BRIEF: Please count the lines in the items below that contain the string "bbox", matching case exactly, and give only the number.

INFORMATION PROVIDED:
* Start *

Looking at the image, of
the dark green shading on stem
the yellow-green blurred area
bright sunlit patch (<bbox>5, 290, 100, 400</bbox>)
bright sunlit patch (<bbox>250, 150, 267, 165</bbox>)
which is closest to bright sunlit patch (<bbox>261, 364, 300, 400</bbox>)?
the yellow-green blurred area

* End *
* Start *

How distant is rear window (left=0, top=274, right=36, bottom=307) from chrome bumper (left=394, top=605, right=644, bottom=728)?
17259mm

* End *

THE OUTPUT: 3